“Pelvic floor disorder” is a broad term used to describe a number of conditions caused by damage to the muscles and ligaments in the pelvic region. These include an inability to completely control the bladder (urinary incontinence) and pelvic organ prolapse, a weakening of the supporting tissues of the lower pelvis. Nearly one-quarter of all women are affected by pelvic floor disorders, and these conditions can significantly affect a woman’s quality of life.
The most common treatments for pelvic floor disorders involve surgery. Unfortunately, the surgical procedures needed to correct these conditions can carry the risk for serious complications. Surgeons and patients must consider the benefits and risks of various surgical procedures. However, assessing options has been difficult without comparable data on the outcomes associated with the different pelvic floor surgeries.
To make outcome comparison easier, a team of surgeons supported through the Gynecological Health and Disease Branch rated complications of pelvic surgeries based on severity, the effect on the patient, and duration of disability. Using these ratings, the team created a Pelvic Floor Complication Scale (PFCS) and then retrospectively calculated PFCS scores for 977 surgical patients.
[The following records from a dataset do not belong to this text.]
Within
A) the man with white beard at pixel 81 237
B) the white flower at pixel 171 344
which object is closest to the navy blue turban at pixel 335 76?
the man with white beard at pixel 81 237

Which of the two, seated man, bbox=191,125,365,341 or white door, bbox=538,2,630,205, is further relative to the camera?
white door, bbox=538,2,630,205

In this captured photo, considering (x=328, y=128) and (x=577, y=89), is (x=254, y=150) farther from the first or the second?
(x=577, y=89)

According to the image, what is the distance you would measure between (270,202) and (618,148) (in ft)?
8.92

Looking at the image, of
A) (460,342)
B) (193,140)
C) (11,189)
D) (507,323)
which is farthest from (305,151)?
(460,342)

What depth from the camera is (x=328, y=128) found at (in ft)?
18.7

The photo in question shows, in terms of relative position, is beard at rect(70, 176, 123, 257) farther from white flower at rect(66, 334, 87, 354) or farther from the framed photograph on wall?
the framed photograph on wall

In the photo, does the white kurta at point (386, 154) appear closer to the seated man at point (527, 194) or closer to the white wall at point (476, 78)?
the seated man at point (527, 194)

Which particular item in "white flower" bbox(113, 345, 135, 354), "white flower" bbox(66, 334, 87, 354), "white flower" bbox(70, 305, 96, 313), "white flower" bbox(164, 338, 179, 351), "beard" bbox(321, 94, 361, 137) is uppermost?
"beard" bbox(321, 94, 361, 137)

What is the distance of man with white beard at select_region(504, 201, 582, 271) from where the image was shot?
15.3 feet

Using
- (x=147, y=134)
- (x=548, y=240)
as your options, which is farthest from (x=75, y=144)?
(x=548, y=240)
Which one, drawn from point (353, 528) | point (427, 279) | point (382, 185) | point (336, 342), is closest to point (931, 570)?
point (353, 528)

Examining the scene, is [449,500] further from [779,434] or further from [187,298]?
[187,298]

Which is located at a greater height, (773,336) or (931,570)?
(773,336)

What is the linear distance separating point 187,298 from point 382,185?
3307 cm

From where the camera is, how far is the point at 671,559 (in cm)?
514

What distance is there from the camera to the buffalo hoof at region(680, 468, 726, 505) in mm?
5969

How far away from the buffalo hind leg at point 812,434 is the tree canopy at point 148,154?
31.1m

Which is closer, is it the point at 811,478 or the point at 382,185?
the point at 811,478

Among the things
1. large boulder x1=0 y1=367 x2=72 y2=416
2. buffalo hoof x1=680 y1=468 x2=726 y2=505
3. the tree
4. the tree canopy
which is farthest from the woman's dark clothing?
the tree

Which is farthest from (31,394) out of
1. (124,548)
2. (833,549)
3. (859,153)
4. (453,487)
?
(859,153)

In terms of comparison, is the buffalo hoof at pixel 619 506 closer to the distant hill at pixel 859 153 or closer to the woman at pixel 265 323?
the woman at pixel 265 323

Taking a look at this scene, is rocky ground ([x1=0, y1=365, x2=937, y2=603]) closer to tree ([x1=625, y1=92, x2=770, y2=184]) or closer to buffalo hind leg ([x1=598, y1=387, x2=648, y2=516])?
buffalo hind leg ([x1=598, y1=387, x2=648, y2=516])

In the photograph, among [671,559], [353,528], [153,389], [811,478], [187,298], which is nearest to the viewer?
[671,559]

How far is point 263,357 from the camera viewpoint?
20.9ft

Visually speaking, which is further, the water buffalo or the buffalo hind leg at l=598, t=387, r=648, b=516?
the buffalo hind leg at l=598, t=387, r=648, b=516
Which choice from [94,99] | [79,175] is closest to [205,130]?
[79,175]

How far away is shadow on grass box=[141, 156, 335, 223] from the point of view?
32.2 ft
The investigators also classified the same patients’ complications using a modified version of the Clavien-Dindo scale, an established measure of general surgical complications that does not take into account the unique complications associated with pelvic surgery.
The two different scales performed similarly in measuring outcomes during the first three months after pelvic surgery. Both scales provided useful assessments of surgical complications. The new PFCS scale can more accurately classify complications that are related specifically to pelvic surgeries (PMID: 22777367 and PMID: 22777368).